A: Thank you for pointing out this concern. We acknowledge that long-sequence generation is inherently challenging, even in the well-studied field of video generation [1]. In the context of our task, the challenge of generating a long occupancy sequence arises from two primary factors:
- The limited availability of long ground truth sequences, which in our case are about 20 seconds in duration within the nuScenes dataset.
- The use of auto-regressive paradigms for generating long occupancy sequences leads to error accumulation, which degrades the overall generation quality.
Compared to baseline methods, which typically generate sequences lasting only 3 seconds, our method achieves the longest generation duration.
We also tested longer rollouts and observed issues such as repetitive generation. In future work, we will aim to address this problem, potentially by employing a divide-and-conquer strategy.
[1] Li, Chengxuan, et al. "A survey on long video generation: Challenges, methods, and prospects." arXiv preprint arXiv:2403.16407 (2024).
I appreciate the authors’ efforts in addressing my question.

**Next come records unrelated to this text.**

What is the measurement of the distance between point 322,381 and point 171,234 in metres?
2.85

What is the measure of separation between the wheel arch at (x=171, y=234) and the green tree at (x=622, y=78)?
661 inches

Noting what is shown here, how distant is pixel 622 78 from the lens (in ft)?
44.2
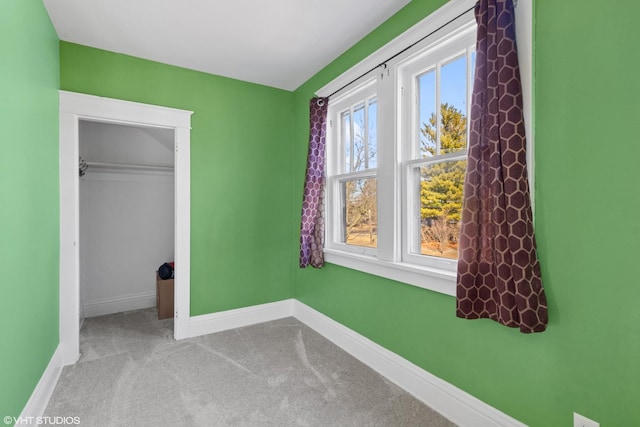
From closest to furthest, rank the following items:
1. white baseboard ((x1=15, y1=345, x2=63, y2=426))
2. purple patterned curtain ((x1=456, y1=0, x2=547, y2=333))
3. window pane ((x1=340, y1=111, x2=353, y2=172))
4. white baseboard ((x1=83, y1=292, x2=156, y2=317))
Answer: purple patterned curtain ((x1=456, y1=0, x2=547, y2=333)), white baseboard ((x1=15, y1=345, x2=63, y2=426)), window pane ((x1=340, y1=111, x2=353, y2=172)), white baseboard ((x1=83, y1=292, x2=156, y2=317))

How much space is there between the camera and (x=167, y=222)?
3949 mm

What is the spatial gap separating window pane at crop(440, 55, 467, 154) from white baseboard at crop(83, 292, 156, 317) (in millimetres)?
3725

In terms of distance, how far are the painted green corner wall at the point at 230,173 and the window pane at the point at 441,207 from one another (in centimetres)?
179

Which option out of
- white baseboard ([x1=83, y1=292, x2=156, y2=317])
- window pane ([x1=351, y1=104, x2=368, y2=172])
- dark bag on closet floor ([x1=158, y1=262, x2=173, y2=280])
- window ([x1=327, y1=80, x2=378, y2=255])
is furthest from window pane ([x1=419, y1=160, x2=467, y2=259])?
white baseboard ([x1=83, y1=292, x2=156, y2=317])

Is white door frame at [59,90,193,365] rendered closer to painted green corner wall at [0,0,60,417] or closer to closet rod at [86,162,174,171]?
painted green corner wall at [0,0,60,417]

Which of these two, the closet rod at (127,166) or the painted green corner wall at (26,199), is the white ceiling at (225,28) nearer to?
the painted green corner wall at (26,199)

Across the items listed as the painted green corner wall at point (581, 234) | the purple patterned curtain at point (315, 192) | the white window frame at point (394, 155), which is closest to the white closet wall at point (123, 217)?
the purple patterned curtain at point (315, 192)

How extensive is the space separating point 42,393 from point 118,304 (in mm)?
1855

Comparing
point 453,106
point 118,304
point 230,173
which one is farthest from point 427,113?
A: point 118,304

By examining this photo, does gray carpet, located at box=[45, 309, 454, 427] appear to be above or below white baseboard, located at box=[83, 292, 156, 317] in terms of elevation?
below

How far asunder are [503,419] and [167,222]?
3821mm

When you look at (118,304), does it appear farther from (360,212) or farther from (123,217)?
(360,212)

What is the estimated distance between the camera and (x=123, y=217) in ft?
12.2

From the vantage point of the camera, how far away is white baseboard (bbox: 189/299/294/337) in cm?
308
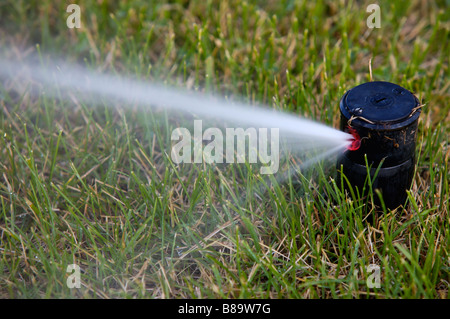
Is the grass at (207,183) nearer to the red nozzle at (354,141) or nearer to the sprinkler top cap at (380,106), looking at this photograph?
the red nozzle at (354,141)

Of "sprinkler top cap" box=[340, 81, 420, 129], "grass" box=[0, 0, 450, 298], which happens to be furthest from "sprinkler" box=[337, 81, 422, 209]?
"grass" box=[0, 0, 450, 298]

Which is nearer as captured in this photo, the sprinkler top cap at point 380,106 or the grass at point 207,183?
the sprinkler top cap at point 380,106

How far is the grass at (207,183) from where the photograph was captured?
2.05 metres

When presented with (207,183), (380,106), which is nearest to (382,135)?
(380,106)

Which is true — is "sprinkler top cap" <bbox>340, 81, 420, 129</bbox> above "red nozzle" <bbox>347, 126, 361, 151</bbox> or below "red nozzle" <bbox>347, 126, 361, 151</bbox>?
above

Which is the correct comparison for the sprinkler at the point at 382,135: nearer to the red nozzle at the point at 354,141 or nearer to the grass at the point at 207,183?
the red nozzle at the point at 354,141

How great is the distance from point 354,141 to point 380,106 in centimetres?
16

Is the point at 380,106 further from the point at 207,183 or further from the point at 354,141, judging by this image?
the point at 207,183

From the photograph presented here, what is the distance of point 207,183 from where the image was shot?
2.25 meters

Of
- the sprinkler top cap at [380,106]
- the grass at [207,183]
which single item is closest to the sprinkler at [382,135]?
the sprinkler top cap at [380,106]

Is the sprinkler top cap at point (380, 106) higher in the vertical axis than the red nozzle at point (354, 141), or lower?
higher

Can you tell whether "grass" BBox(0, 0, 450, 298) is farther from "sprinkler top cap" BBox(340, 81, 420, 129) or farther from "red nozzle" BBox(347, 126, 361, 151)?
"sprinkler top cap" BBox(340, 81, 420, 129)

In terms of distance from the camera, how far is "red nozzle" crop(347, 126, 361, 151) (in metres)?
1.97

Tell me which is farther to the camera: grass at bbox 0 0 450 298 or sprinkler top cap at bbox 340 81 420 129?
grass at bbox 0 0 450 298
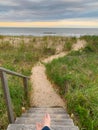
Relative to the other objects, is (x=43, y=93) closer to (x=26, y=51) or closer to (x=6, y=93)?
(x=6, y=93)

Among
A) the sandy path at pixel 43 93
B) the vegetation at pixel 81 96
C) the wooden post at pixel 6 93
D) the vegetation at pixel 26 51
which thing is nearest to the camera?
the wooden post at pixel 6 93

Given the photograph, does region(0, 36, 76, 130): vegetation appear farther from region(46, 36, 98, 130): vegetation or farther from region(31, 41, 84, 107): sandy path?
region(46, 36, 98, 130): vegetation

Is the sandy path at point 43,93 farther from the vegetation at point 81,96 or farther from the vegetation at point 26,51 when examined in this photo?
the vegetation at point 26,51

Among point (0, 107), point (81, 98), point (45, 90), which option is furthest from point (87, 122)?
point (45, 90)

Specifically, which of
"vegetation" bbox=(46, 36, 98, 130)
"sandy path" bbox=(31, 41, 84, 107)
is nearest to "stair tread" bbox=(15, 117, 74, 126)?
"vegetation" bbox=(46, 36, 98, 130)

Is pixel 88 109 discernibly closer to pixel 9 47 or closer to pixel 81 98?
pixel 81 98

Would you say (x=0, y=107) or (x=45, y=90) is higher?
(x=0, y=107)

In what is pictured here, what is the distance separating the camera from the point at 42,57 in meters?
15.5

To further clarify Q5, I was also interested in seeing the error bounds for the demonstrated long rollouts. While the authors make a valid point about the challenges of long-sequence generation, I believe this alone does not sufficiently demonstrate the proposed method’s superiority without quantitative metrics illustrating the quality of the long rollouts. Also, I can't see any revised paper available on OpenReview yet, and the latest version still contains the typos I previously pointed out.
- Q:"Regarding the quantitative metrics of the long rollout results."
Thank you for your suggestion regarding the testing of quantitative metrics for long rollouts. We have tested our FVD metric following the approach in VideoGPT [1], and the results are listed below. We observed that our method outperforms the baseline.
| Method | FVD↓ |
|---|---|
| OccWorld | 0.844 |
| DOME (ours) | 0.349 |
In future work, we will explore different paradigms for generating long sequences, such as first generating key frames and then interpolating for longer sequences. Additionally, we aim to explore more reasonable quantitative metrics for evaluating the generation of long occupancy sequences.
[1] Yan, Wilson, et al. "Videogpt: Video generation using vq-vae and transformers." arXiv preprint arXiv:2104.10157 (2021).
- Q:"Regarding the lack of updates on the revised paper."
We apologize for forgetting to update the revised paper. we have now updated the PDF.
This paper introduces DOME, a diffusion-based occupancy world model for predicting future occupancy frames conditioned on historical observations and trajectory control. The approach leverages a spatial-temporal diffusion Transformer for long-duration generation and a trajectory resampling method for enhanced controllability. DOME achieves SOTA performance on the nuScenes dataset, demonstrating superior results in occupancy reconstruction and long-term forecasting. After careful discussion in the rebuttal period, the reviews remain divided. One major concern is trajectory resampling and the removal of foreground objects, mentioned by reviewer JrJ2. Indeed, directly removing dynamic objects is not practical as it requires additional ground-truth labels. Also, dynamic objects are critical in autonomous driving, especially for downstream object detection. Therefore, removing them, despite improving occupancy prediction performance, might lead to degenerated perception and even harm end-to-end performance. Given this critical concern, AC recommends rejecting this paper.
审稿人讨论附加意见
Most concerns regarding technical details and additional experiments addressed in the rebuttal process. However, as mentioned above, one critical concern (by JrJ2), i.e. the removal of dynamic objects, is not adequately addressed in the rebuttal. Also, in addition to occupancy prediction, authors should provide additional downstream task performance to justify the effectiveness of the proposed world model.